Republican gubernatorial candidate and Virginia state Sen. Amanda Chase filed a lawsuit against the commonwealth's Republican Party on Tuesday over its move to hold a nomination convention instead of a primary.
"Currently, the Republican Party of Virginia has chosen a method that is illegal under the Governor's current executive orders and is secretly planning to chose the statewide nominees themselves, bypassing the people of Virginia," Chase said in a statement. "I will not stand for this. The people should be allowed to vote on Republican nominees."
Chase is part of a crowded GOP gubernatorial primary but made national news when she was censured over comments appearing to show support for the rioters who attacked the Capitol last month.

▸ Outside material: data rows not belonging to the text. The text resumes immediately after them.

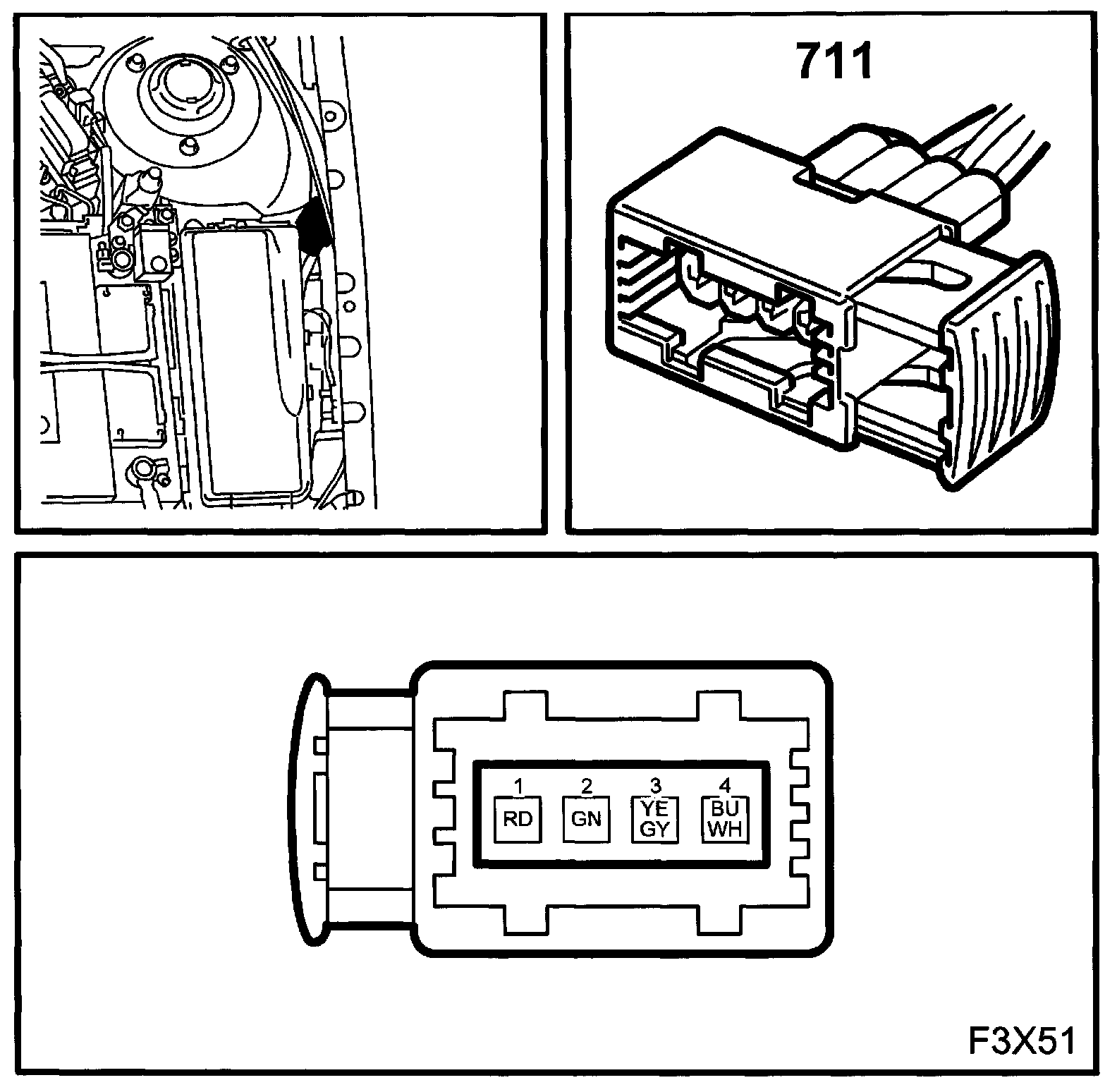 711

1 RD
2 GN
3 YE GY
4 BU WH

F3X51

The lawsuit comes ahead of a scheduled meeting of the Republican State Central Committee on Feb. 27, when they are expected to decide on the convention's format. Due to the state's coronavirus restrictions, the committee will likely try to decide whether to put on an unassembled convention.
The committee had originally agreed late last year to hold a convention instead of a traditional primary to select the gubernatorial nominee, but a second vote for the event to be held virtually failed.
The Virginia Republican Party has until Feb. 23 to tell the Board of Elections whether it will be using a primary nomination method.
The party's chairman, Rich Anderson, wrote in a letter to committee members last month that he was concerned the committee would not be able to reach a consensus on how to proceed, which would leave the executive committee with the decision to choose the nominee.
“That will require that our three statewide nominees be selected by the State Central Committee (SCC), which will take on the perception of party bosses huddled in a smoke-filled backroom," Anderson wrote, according to Virginia Scope.